Matter of Scanlan

80 B.R. 131 | Bankr. S.D. Iowa | 1987

80 B.R. 131 (1987)

In the Matter of Ed SCANLAN, Engaged in Farming, Debtor.

Bankruptcy No. 87-479-C.

United States Bankruptcy Court, S.D. Iowa.

November 18, 1987.

Marlyn S. Jensen, Osceola, Iowa, for debtor.

Anita L. Shodeen, Des Moines, Iowa, Trustee.

Donald R. Clark, Creston, Iowa, for Maurine Helena Spring.

MEMORANDUM OF DECISION AND ORDER

LEE M. JACKWIG, Bankruptcy Judge.

On April 16, 1987 a motion to terminate automatic stay and a motion to compel debtor to assume or reject executory contract filed on behalf of Maurine Helena Spring and resistances thereto filed on behalf of the debtor came on for telephonic hearing before the court in Des Moines, Iowa. Donald R. Clark appeared on behalf of Maurine Helena Spring and Marlyn S. Jensen appeared on behalf of the debtor. At the close of the hearing the parties were directed to brief both issues by May 8, 1987. The matters were considered fully submitted on that date.[1]

BACKGROUND

The debtor and Maurine Helena Spring entered into a contract for the sale of real estate in 1978. The contract called for a down payment of $14,500.00 and ten annual payments of $3,500.00 plus 8 percent interest on the unpaid balances. Regular contract payments were made until 1984. The *132 principal payments due on March 1, 1985, 1986 and 1987 were not made—leaving an outstanding balance to date of $21,000.00 plus interest. Ms. Spring sent debtor a notice to cure default and filed a request for mediation. According to Ms. Spring, the parties attended a mediation meeting on February 18, 1987. Thereafter, negotiations broke down and the debtor filed his Chapter 12 petition in bankruptcy on February 24, 1987.[2]

In her motion to terminate automatic stay filed on March 13, 1987, Ms. Spring asserts that the present value of the property is less than the amount owed on the contract. She also claims a lack of adequate protection for her interest in the property and no reasonable prospect of the debtor's reorganization. For her motion to compel debtor to assume or reject executory contract filed on March 30, 1987 Ms. Spring asserts that the real estate contract is executory and must be assumed or rejected by the debtor.

• Listed records:
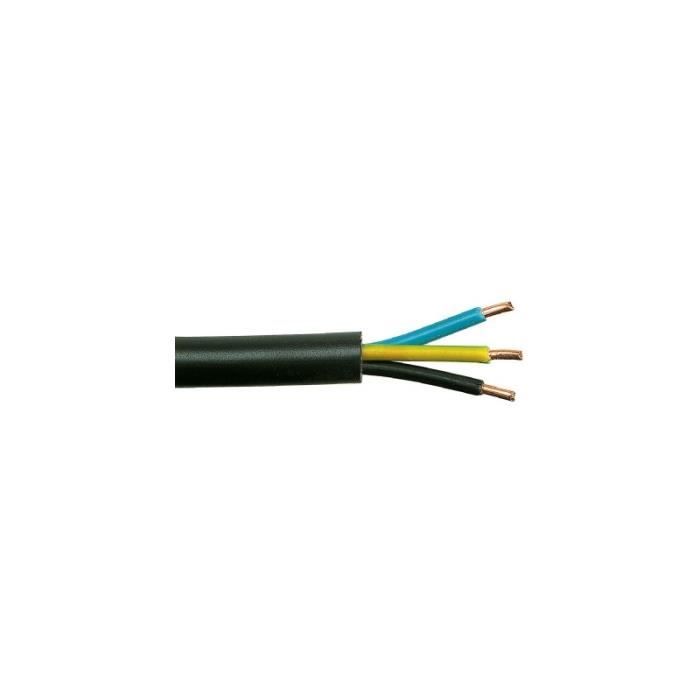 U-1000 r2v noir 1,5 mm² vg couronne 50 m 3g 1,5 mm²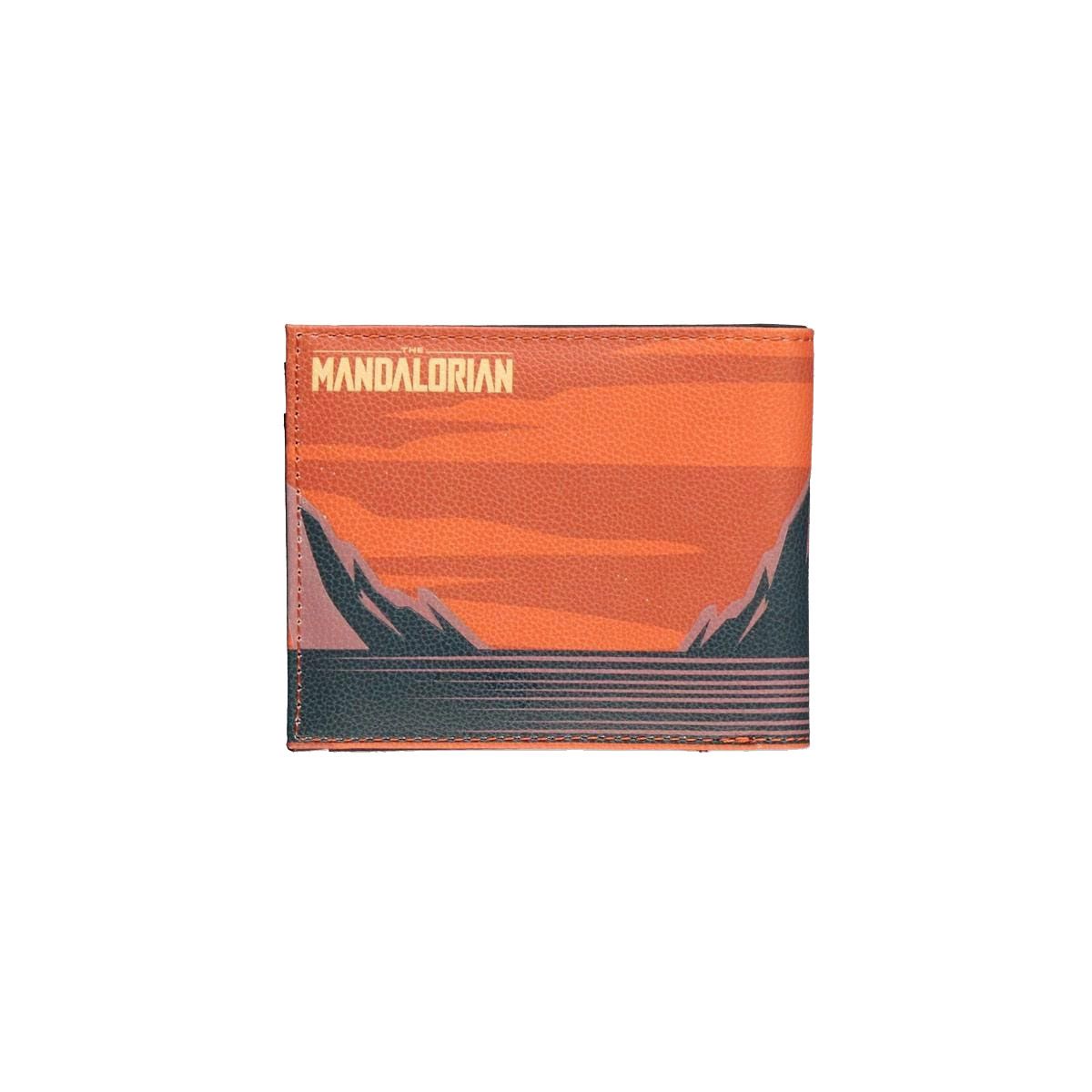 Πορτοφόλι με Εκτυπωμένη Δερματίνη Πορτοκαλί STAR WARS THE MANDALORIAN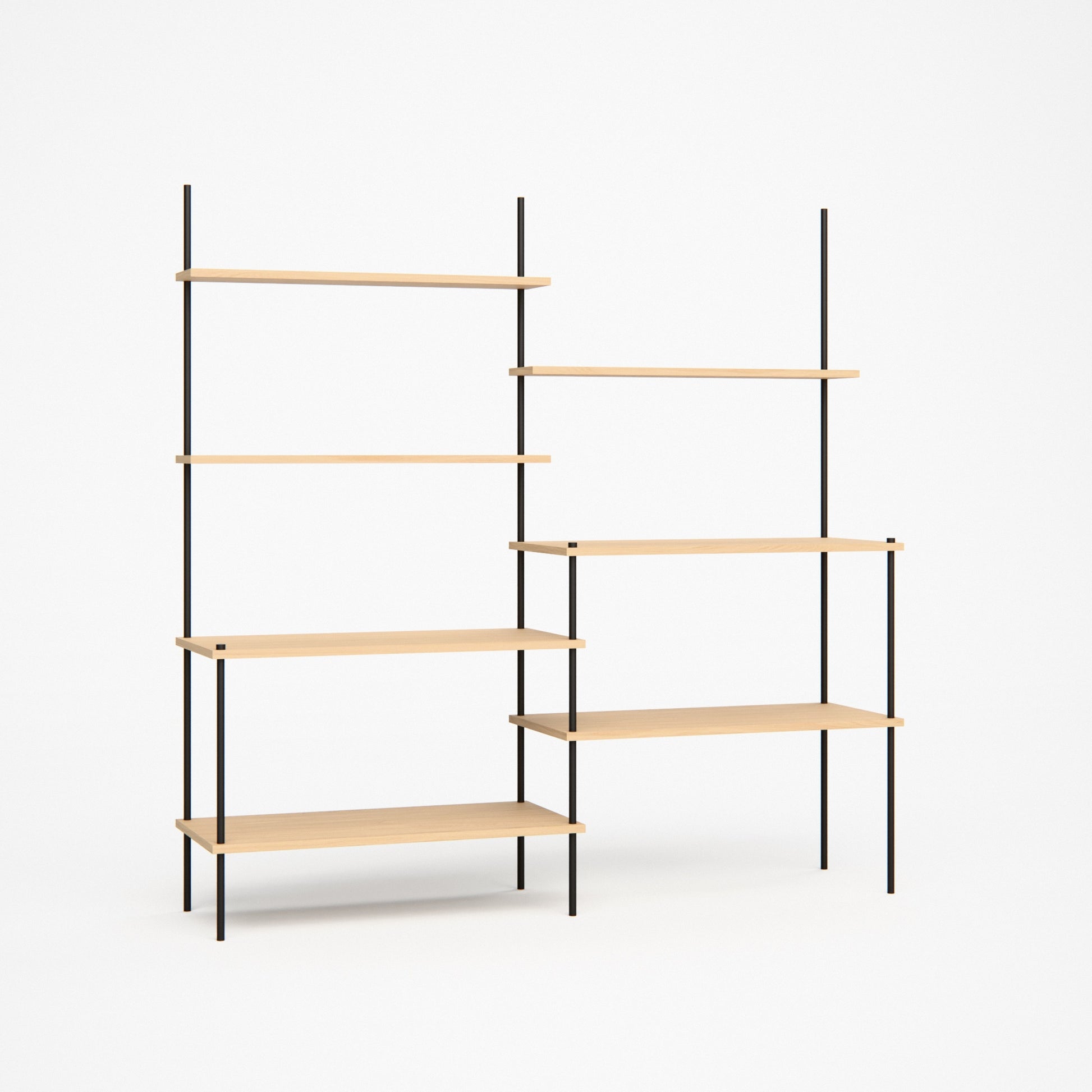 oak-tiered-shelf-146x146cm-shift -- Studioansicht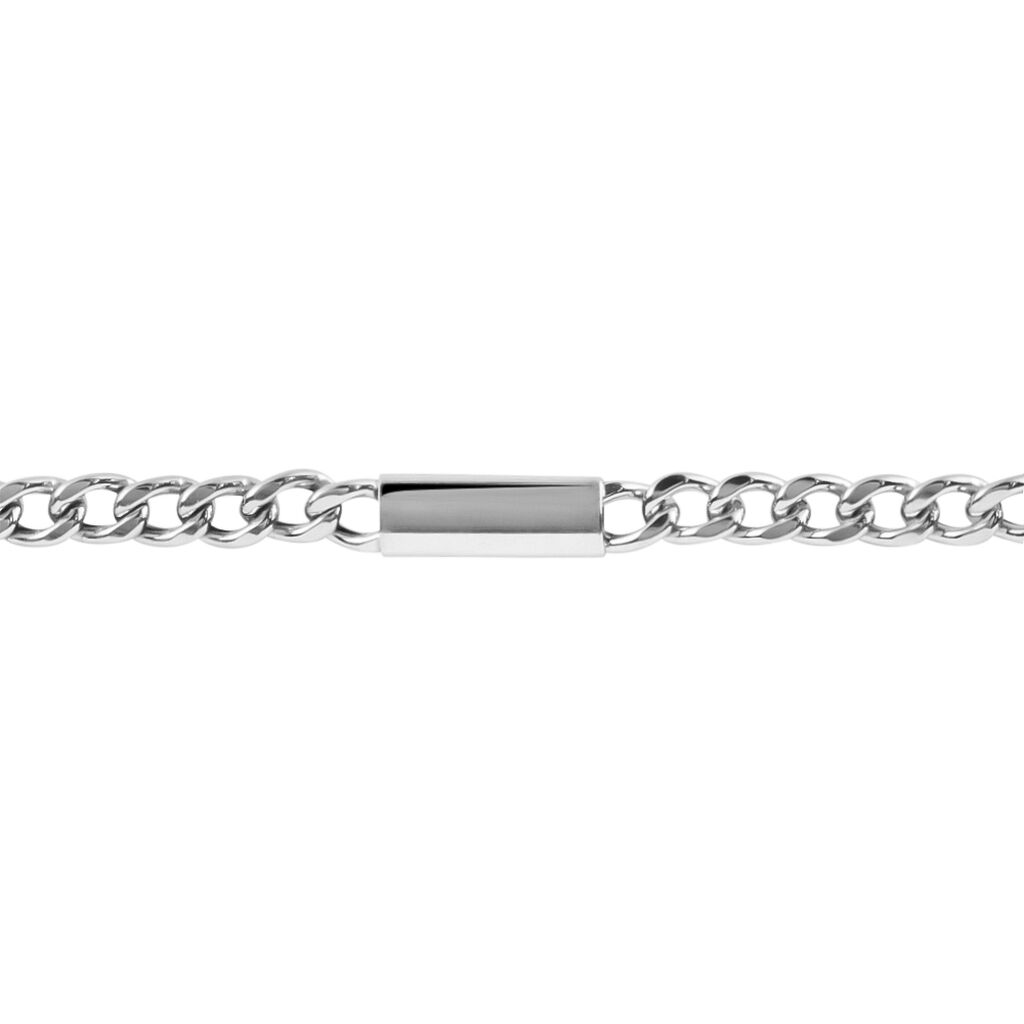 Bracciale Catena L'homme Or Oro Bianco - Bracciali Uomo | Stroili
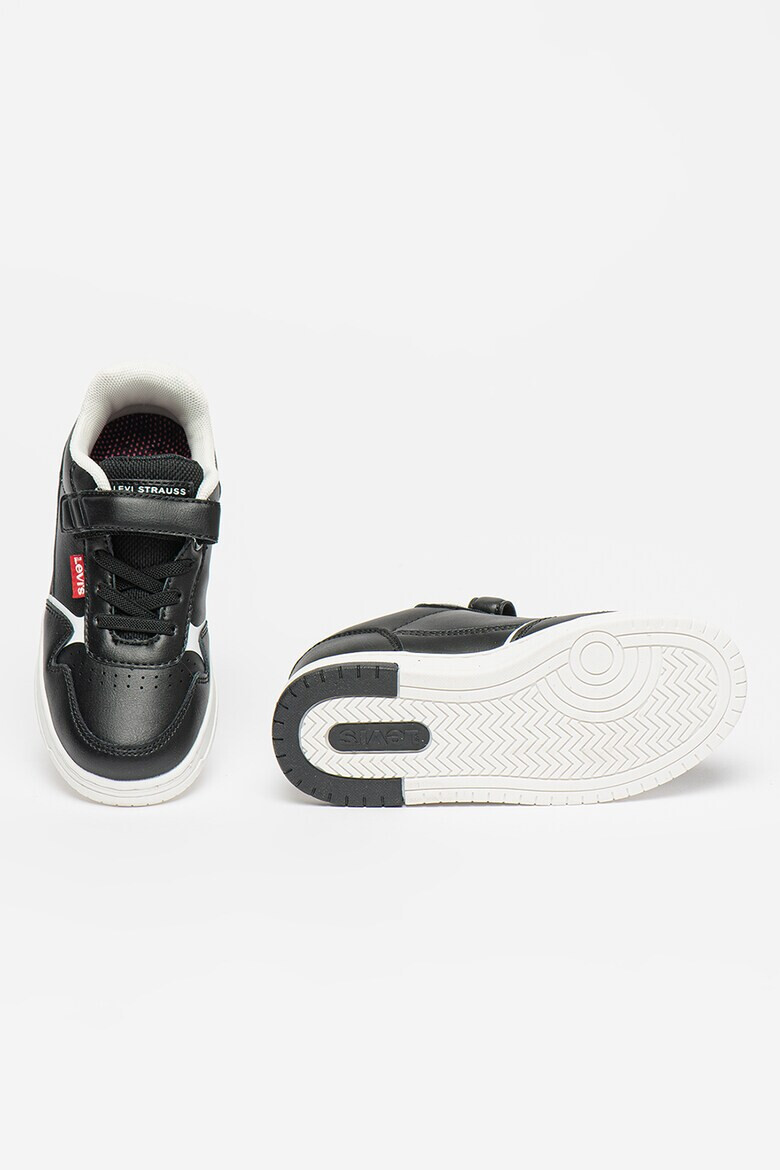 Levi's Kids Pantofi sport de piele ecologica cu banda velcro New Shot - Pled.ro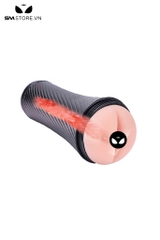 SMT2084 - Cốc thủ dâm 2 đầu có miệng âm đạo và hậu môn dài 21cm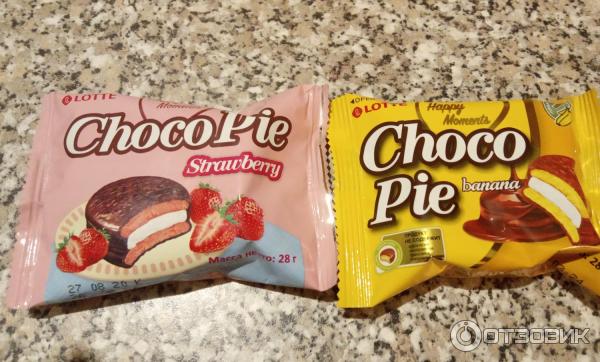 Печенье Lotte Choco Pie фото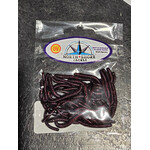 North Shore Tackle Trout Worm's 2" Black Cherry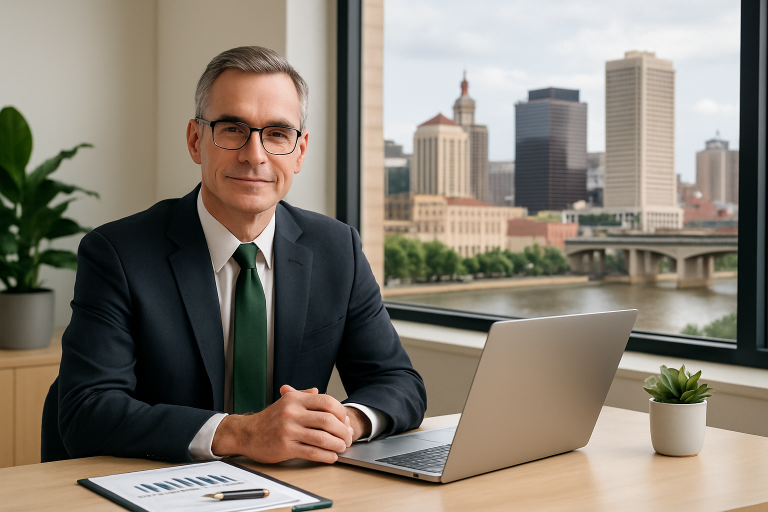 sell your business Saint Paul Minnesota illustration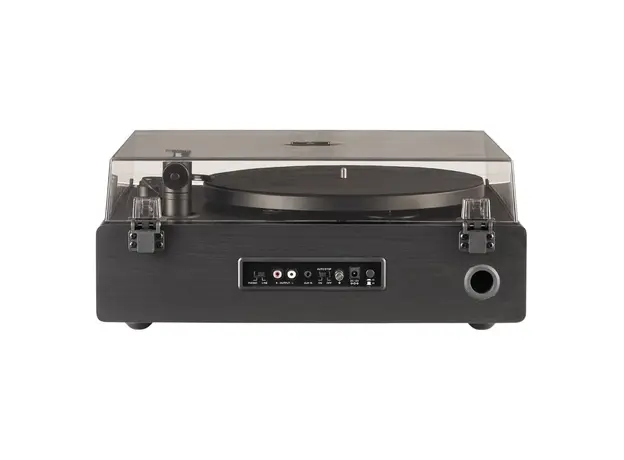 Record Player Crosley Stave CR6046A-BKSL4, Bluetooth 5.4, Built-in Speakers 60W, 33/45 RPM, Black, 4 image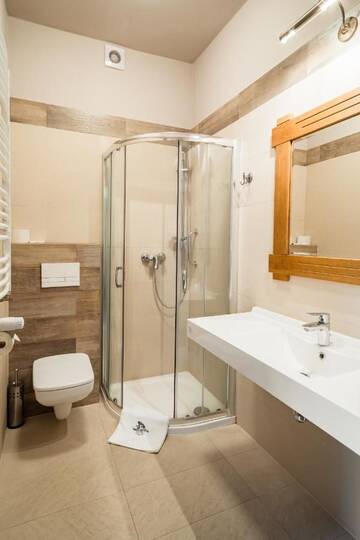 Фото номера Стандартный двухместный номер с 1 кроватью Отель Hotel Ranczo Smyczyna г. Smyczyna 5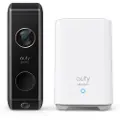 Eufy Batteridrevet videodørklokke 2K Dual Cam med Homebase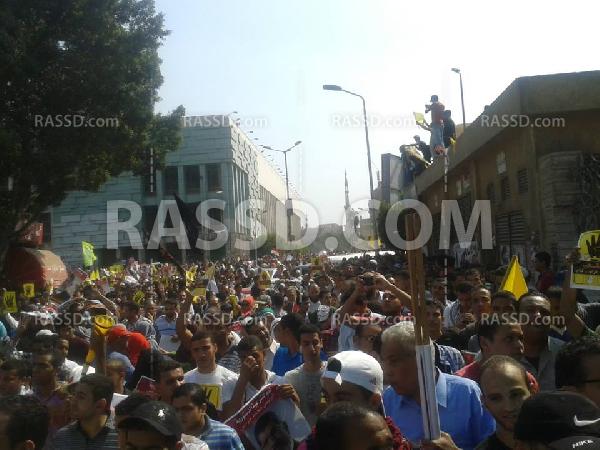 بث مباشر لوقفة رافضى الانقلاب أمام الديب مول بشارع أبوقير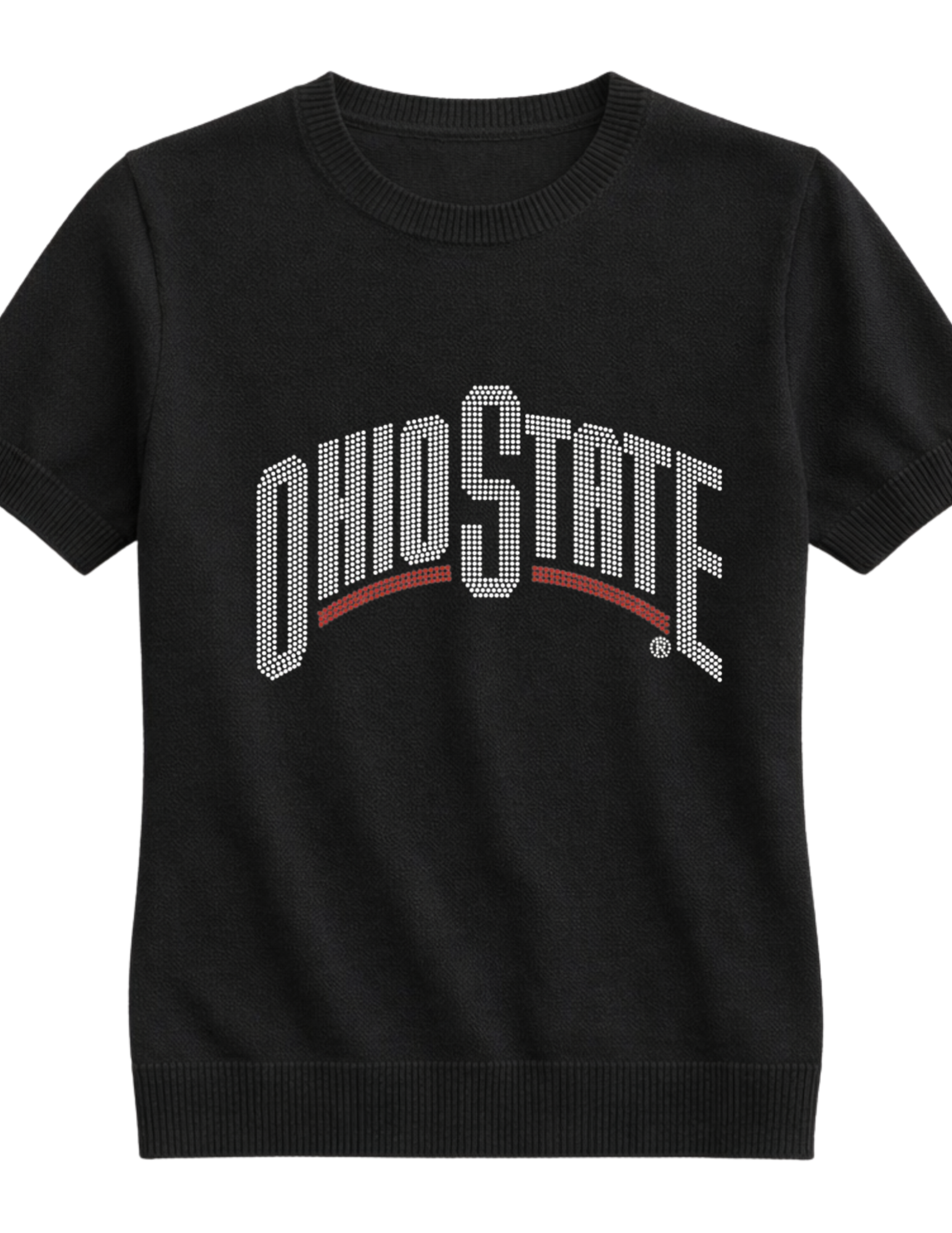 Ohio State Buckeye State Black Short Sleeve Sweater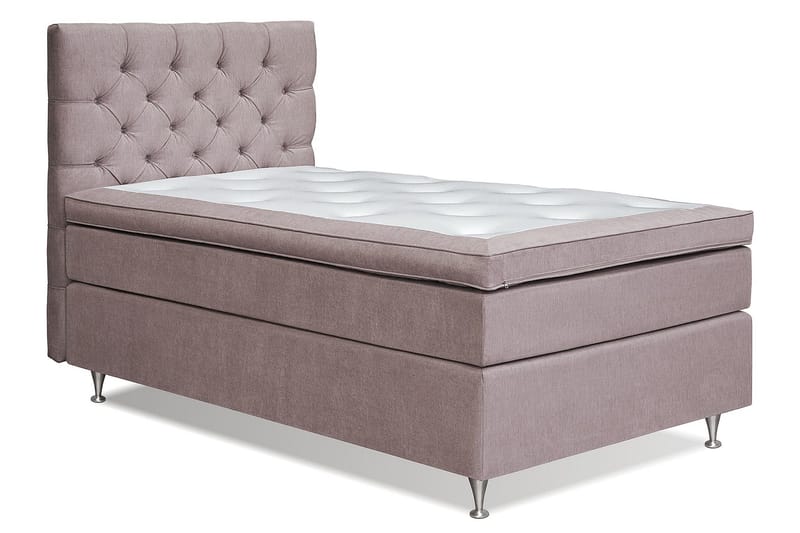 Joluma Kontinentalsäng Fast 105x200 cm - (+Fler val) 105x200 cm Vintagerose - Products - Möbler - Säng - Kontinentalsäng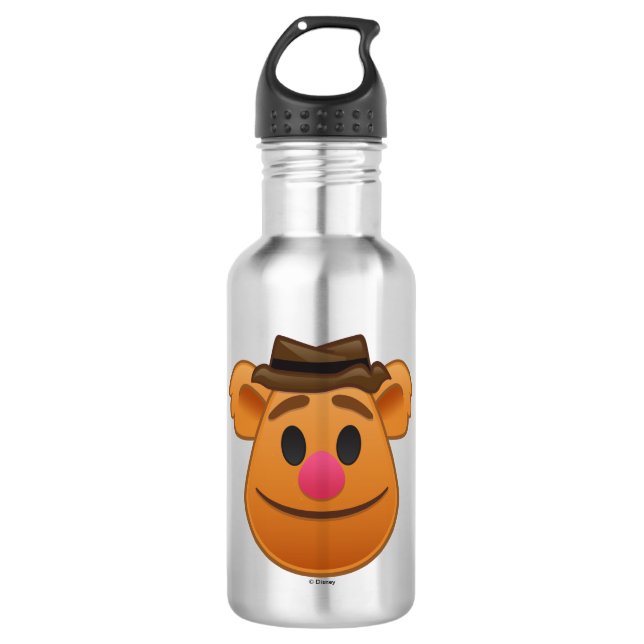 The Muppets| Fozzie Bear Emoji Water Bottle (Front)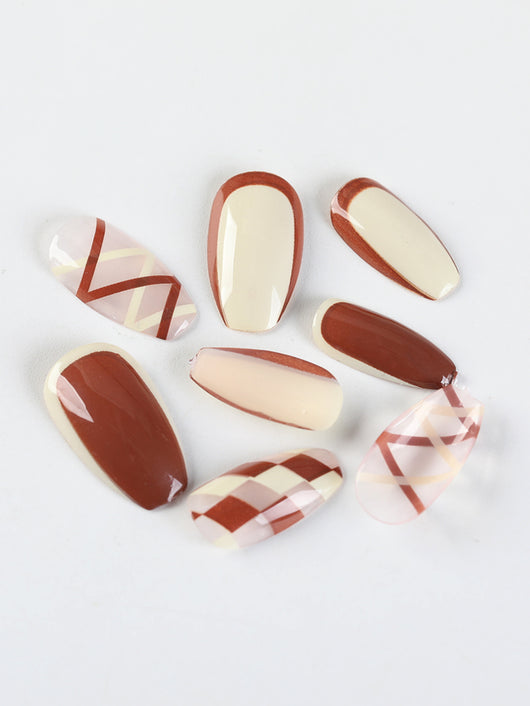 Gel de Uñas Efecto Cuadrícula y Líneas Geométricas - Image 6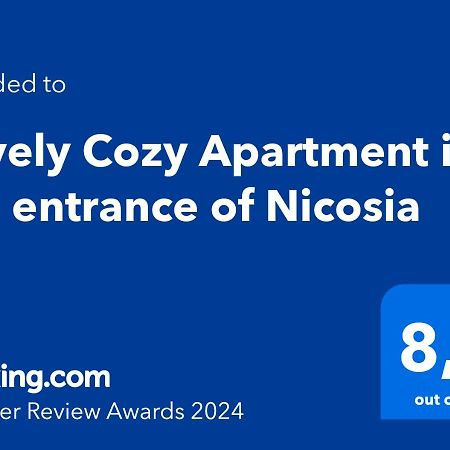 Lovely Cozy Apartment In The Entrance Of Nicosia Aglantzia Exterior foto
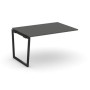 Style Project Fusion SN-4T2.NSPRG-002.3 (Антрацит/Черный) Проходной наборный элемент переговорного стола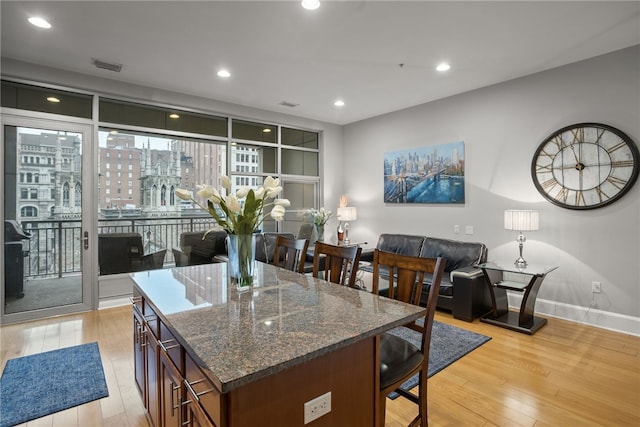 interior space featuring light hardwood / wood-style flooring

• Task to complete: How does the Scanlan bankruptcy decision read between "United States Bankruptcy" and "Maurine Helena Spring.", inclusive, if you change "Trustee" to "Chapter 12 Trustee"? The listing isn't needed for any of this.

• Response to this exercise:
United States Bankruptcy Court, S.D. Iowa.

November 18, 1987.

Marlyn S. Jensen, Osceola, Iowa, for debtor.

Anita L. Shodeen, Des Moines, Iowa, Chapter 12 Trustee.

Donald R. Clark, Creston, Iowa, for Maurine Helena Spring.